Then there's Larraine Yeager's story.
Yeager said she boarded her horse, Willow, at a rental house in the Albuquerque area where Omer lived. On Feb. 7, when Yeager decided to move the horse, Omer told her the horse had died a week and a half earlier.
"Are you kidding?" Yeager said, recalling the moment. "You're telling me that my horse is dead? And she said, ‘Yes and I'm so very sorry.' "
Omer refused to tell Yeager where she disposed of the horse's 1,000 pound body. Yeager said she believes Omer sold the 21-year-old horse instead. Yeager filed a report asking the New Mexico Livestock Board to look into the allegations.
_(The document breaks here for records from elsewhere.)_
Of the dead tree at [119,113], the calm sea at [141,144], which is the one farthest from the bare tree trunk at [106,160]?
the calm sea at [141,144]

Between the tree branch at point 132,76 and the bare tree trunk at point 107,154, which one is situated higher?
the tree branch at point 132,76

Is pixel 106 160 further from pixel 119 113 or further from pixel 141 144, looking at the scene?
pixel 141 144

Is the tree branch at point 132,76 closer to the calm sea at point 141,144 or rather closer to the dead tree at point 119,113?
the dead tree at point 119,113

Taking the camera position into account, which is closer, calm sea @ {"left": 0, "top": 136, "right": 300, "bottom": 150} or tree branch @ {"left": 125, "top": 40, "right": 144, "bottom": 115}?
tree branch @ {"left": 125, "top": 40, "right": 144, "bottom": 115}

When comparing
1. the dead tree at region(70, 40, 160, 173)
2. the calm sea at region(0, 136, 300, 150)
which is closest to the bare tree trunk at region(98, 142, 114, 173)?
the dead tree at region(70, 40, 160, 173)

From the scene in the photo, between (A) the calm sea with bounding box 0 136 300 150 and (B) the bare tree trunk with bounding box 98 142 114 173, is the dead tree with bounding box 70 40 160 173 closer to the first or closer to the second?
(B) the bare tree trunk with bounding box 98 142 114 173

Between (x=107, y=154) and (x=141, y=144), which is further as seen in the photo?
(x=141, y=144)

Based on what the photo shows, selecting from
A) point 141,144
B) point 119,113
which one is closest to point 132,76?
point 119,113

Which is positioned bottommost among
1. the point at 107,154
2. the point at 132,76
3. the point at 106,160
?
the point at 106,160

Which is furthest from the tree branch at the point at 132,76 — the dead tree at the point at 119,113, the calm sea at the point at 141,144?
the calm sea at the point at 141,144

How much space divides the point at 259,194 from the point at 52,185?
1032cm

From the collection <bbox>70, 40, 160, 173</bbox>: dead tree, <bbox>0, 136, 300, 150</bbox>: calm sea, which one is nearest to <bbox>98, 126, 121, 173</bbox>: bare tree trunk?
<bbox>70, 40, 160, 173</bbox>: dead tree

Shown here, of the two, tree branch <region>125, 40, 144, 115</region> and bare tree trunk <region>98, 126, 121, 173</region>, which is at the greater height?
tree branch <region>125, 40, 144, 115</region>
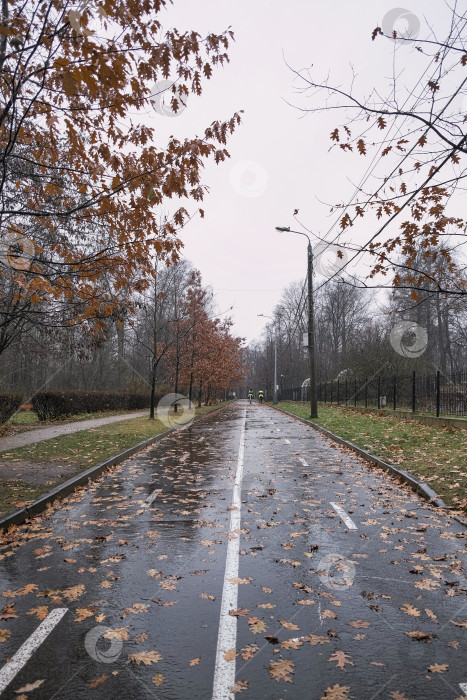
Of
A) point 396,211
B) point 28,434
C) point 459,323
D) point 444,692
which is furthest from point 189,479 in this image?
point 459,323

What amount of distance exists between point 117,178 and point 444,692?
587 centimetres

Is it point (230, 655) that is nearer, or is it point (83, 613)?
point (230, 655)

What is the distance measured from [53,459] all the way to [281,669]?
9073mm

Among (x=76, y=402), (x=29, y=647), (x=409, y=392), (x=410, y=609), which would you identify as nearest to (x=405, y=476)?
(x=410, y=609)

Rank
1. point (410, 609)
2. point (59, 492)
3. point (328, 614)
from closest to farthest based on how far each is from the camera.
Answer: point (328, 614) < point (410, 609) < point (59, 492)

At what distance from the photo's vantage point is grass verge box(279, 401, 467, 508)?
8.15 m

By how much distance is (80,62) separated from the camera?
500 cm

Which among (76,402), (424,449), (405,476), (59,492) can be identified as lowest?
(59,492)

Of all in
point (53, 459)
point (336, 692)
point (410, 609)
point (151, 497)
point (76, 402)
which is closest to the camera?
point (336, 692)

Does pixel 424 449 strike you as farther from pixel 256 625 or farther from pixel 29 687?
pixel 29 687

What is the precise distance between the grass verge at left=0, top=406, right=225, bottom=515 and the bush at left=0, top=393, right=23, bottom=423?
3.36m

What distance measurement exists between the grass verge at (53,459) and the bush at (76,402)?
21.8ft

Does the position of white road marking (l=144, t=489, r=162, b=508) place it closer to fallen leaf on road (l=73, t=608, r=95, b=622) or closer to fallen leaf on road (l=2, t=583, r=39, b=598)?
fallen leaf on road (l=2, t=583, r=39, b=598)

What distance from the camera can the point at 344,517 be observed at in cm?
672
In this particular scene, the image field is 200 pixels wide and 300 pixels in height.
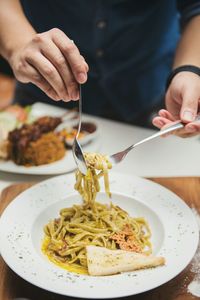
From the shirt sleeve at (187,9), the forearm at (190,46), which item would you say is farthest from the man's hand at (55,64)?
the shirt sleeve at (187,9)

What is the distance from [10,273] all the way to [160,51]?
1.57m

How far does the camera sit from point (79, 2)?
7.24 feet

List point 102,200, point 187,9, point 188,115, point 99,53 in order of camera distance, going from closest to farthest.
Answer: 1. point 188,115
2. point 102,200
3. point 187,9
4. point 99,53

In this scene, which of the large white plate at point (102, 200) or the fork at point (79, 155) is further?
the fork at point (79, 155)

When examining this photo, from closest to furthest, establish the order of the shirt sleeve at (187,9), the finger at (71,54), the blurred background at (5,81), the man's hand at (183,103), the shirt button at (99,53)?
the finger at (71,54), the man's hand at (183,103), the shirt sleeve at (187,9), the shirt button at (99,53), the blurred background at (5,81)

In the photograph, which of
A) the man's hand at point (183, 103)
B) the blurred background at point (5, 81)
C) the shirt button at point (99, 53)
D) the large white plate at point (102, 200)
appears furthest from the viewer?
the blurred background at point (5, 81)

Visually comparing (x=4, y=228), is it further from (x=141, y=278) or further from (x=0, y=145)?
(x=0, y=145)

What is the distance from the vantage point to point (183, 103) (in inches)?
63.3

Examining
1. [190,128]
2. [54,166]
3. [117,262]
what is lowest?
[54,166]

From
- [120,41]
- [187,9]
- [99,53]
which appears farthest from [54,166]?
[187,9]

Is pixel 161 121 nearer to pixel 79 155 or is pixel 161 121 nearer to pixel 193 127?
pixel 193 127

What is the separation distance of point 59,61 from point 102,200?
0.60 meters

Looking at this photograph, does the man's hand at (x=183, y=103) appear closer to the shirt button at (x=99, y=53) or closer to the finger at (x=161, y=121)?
the finger at (x=161, y=121)

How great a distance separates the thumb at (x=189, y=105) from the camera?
152cm
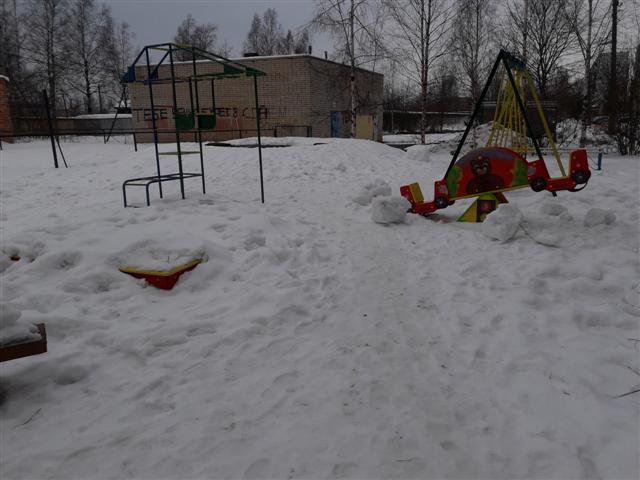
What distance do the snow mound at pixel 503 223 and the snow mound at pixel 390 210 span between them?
1.20 metres

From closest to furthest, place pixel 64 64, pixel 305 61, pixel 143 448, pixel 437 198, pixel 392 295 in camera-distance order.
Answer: pixel 143 448 → pixel 392 295 → pixel 437 198 → pixel 305 61 → pixel 64 64

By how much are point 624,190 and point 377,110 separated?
23262 mm

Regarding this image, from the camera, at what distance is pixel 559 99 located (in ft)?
55.2

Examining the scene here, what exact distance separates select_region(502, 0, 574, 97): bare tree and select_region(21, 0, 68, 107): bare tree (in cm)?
3166

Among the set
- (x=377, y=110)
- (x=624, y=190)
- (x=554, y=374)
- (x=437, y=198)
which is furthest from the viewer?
(x=377, y=110)

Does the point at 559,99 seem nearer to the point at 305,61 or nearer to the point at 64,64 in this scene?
the point at 305,61

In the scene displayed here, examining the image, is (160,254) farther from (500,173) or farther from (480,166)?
(500,173)

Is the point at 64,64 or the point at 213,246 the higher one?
the point at 64,64

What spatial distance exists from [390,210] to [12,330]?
4.92m

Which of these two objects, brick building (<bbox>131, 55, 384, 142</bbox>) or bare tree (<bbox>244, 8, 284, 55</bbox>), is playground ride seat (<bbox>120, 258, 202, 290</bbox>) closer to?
brick building (<bbox>131, 55, 384, 142</bbox>)

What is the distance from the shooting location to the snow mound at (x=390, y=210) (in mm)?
6465

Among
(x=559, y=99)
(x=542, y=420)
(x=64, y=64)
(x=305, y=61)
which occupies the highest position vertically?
(x=64, y=64)

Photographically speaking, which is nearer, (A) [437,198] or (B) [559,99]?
(A) [437,198]

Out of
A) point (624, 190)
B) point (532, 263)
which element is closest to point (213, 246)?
point (532, 263)
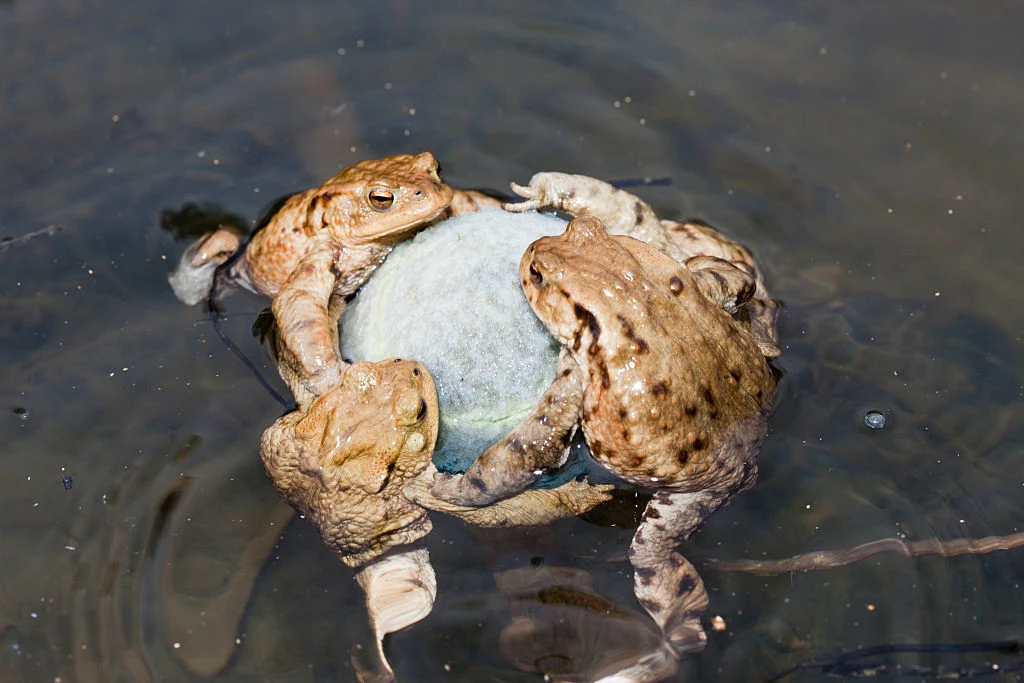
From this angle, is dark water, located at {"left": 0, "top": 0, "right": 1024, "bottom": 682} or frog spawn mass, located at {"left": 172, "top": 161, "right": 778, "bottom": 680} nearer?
frog spawn mass, located at {"left": 172, "top": 161, "right": 778, "bottom": 680}

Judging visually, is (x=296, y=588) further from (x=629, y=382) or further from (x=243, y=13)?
(x=243, y=13)

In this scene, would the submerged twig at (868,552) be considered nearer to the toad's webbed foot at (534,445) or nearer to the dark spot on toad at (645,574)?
the dark spot on toad at (645,574)

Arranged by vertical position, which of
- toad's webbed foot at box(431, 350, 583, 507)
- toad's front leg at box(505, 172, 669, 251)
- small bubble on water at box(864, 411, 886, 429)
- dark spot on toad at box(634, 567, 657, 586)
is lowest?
dark spot on toad at box(634, 567, 657, 586)

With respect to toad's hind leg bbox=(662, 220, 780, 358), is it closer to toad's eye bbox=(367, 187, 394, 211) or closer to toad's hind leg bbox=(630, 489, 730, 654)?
toad's hind leg bbox=(630, 489, 730, 654)

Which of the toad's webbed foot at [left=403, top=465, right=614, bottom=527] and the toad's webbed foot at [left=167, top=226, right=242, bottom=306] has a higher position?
the toad's webbed foot at [left=167, top=226, right=242, bottom=306]

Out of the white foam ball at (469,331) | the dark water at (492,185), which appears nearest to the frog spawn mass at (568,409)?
the white foam ball at (469,331)

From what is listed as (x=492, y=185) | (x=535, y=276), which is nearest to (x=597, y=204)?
(x=535, y=276)

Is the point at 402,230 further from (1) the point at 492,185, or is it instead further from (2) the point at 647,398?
(2) the point at 647,398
People are now posting fliers offering a $500 reward for information about Willow.
"Apparently there's been other horses that went missing in her care ... that may have been sold," Yeager said.
There have been several civil judgments against Omer including at least one restraining order from a former business partner.
Omer declined to speak to News 13 on camera, and ran from a reporter and photographer who attempted to talk to her after a recent hearing at Metropolitan Court in Albuquerque.
Her attorney, John Miller, said Omer has "got a lot on her plate right now."
"She was just very shy, just very camera shy," Miller said. "And I'm sure she will be vindicated once all these matters are resolved."
On the phone a couple of days before the hearing, Omer told News 13 she will fight back against the allegations and may sue people for allegedly ruining her reputation. She said she is not boarding horses anymore and plans to pay back the people she owes.